Over the past year, prices for urban consumers in Atlanta are up 10.8 per cent, more than the 7.9 per cent increase across the country as of April, according to BLS. Housing and transportation costs in Atlanta have risen faster than national averages, while food prices are up 9.3 per cent.
That has forced more families to rely on the state’s largest food bank, which serves roughly 150,000 households a month. Before the pandemic, the Atlanta Community Food Bank distributed less than 6mn pounds of food a month. By June 2020, that level had reached 10mn, where it hovered at for about 10 months. Demand ebbed over the course of 2021 but surged again in March. Kyle Waide, its chief executive, expects it to continue climbing over the summer.
“We’re confident that lower income households are facing significant pressure right now, related to these inflationary pressures, and that’s in spite of whatever wage increases they may have experienced,” he says, adding that the majority of households the food bank serves include someone who is working. “I don’t think policymakers in general fully appreciate the level of vulnerability that’s out there,” he says.
Soaring costs are among the reasons Sydney Rhodes, an employee at an Apple store in north-west Atlanta, teamed up with her colleagues to form the first union at one of the tech company’s US retail locations. The vast majority of the 107 employees at the Cumberland Mall store back the effort, which came on the heels of Apple raising its minimum wage to $20 an hour in February.

“Yeah, you make $20 an hour, but now you can’t afford gas, now you can’t afford food and [can’t] afford where you live,” says Rhodes, who has been with Apple for four years and wants to continue working there.
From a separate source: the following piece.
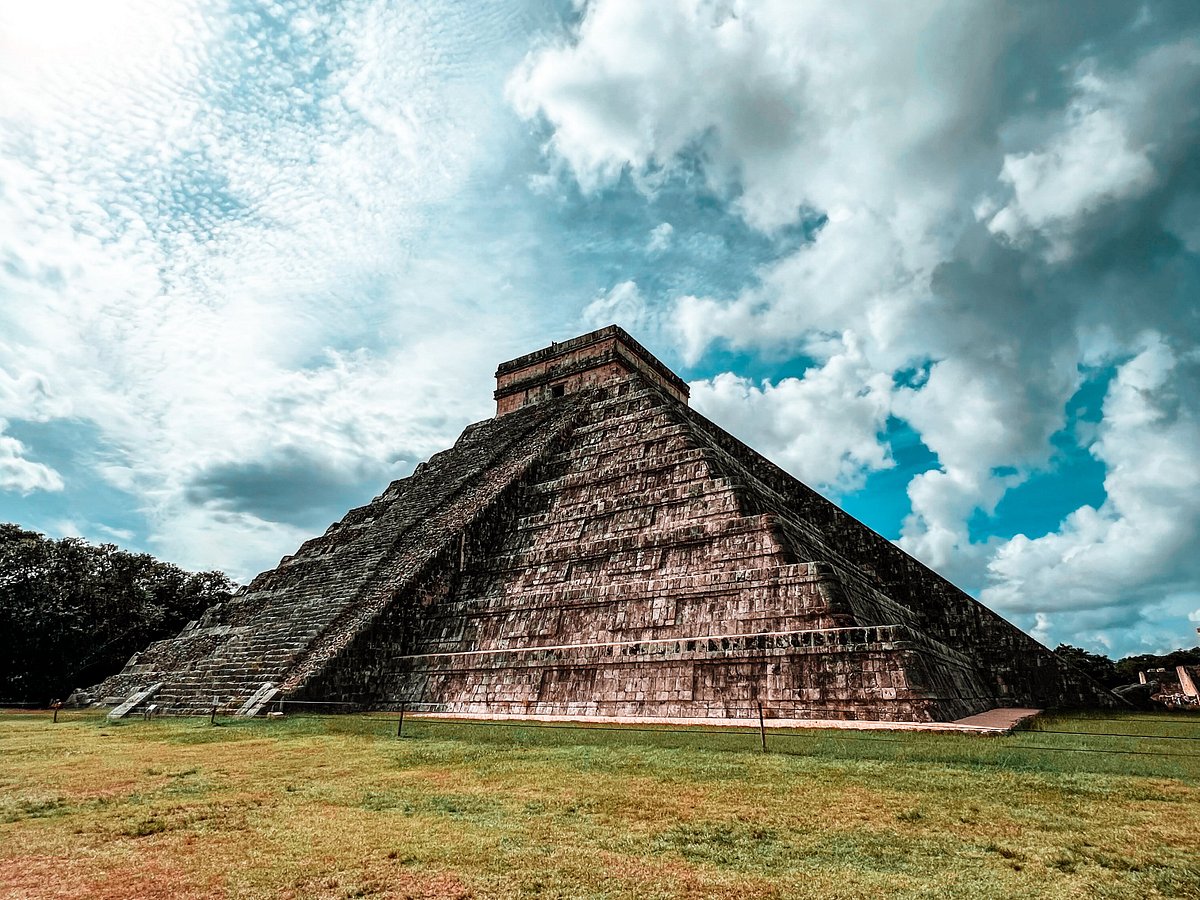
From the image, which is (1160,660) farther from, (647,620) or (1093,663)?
(647,620)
“We don’t want to have to have two or three jobs and side hustles. We want to be able to solely work here and put 100 per cent effort into this position . . . but we can’t do that if we have to worry about how we’re going to eat or where we’re going to sleep.”
Apple said in a statement that it offers “very strong compensation and benefits for full time and part time employees”, which include healthcare, tuition reimbursement, paid family leave and annual stock grants.
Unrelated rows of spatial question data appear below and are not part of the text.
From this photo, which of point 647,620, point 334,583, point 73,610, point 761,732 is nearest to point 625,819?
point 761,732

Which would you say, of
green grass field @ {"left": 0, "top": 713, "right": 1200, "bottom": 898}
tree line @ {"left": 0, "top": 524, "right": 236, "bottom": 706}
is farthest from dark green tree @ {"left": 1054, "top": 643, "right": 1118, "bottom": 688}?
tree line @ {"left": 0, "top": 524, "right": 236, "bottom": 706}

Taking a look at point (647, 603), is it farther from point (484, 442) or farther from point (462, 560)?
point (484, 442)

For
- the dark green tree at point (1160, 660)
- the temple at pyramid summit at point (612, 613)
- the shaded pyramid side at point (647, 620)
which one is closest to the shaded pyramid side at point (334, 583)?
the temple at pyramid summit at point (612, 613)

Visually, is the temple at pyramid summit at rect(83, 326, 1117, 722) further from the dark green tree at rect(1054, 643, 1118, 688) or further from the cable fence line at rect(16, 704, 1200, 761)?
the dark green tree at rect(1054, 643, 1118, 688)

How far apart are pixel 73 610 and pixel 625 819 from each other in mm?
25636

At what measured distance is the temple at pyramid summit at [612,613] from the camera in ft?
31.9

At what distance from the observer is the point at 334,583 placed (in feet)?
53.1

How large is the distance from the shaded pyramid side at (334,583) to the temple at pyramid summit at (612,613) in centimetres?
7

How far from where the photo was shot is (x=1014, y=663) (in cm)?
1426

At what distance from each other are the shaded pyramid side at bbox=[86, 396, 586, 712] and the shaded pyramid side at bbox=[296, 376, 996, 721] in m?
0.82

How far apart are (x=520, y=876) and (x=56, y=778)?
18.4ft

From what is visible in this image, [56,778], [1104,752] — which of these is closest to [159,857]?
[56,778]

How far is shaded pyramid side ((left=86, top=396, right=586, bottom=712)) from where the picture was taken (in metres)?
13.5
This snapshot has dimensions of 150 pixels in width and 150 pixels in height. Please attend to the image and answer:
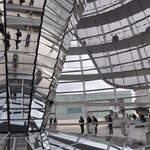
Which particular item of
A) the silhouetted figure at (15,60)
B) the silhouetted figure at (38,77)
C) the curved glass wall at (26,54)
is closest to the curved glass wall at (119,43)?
the curved glass wall at (26,54)

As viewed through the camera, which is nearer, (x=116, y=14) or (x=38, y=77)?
(x=38, y=77)

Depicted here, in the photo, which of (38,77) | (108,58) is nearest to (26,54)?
(38,77)

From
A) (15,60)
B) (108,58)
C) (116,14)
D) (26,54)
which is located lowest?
(15,60)

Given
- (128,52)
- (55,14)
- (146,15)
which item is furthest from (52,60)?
(128,52)

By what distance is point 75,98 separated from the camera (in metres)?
43.8

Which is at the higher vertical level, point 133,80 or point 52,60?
point 133,80

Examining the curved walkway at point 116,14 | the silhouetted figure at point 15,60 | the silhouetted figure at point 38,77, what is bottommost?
the silhouetted figure at point 38,77

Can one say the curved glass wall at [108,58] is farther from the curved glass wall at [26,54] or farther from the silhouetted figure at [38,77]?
the curved glass wall at [26,54]

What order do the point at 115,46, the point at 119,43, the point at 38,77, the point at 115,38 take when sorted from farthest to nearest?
the point at 115,46 → the point at 115,38 → the point at 119,43 → the point at 38,77

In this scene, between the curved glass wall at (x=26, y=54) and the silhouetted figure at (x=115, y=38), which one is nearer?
the curved glass wall at (x=26, y=54)

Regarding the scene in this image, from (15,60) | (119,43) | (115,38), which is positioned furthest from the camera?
(115,38)

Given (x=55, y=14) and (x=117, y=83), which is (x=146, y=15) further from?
(x=55, y=14)

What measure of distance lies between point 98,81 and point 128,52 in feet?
19.1

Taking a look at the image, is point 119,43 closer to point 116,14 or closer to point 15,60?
point 116,14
For Rhodes, the unionisation effort is just one sign of the shift taking place across American workplaces in the wake of the pandemic. What is less clear, however, is whether it represents a permanent change in workers’ ability to not only hold on to the gains they’ve won, but also to continue advocating for better terms going forward.
“The pandemic really showed everybody that these companies don’t run without you,” says Rhodes. “Right now, people have learnt their worth.”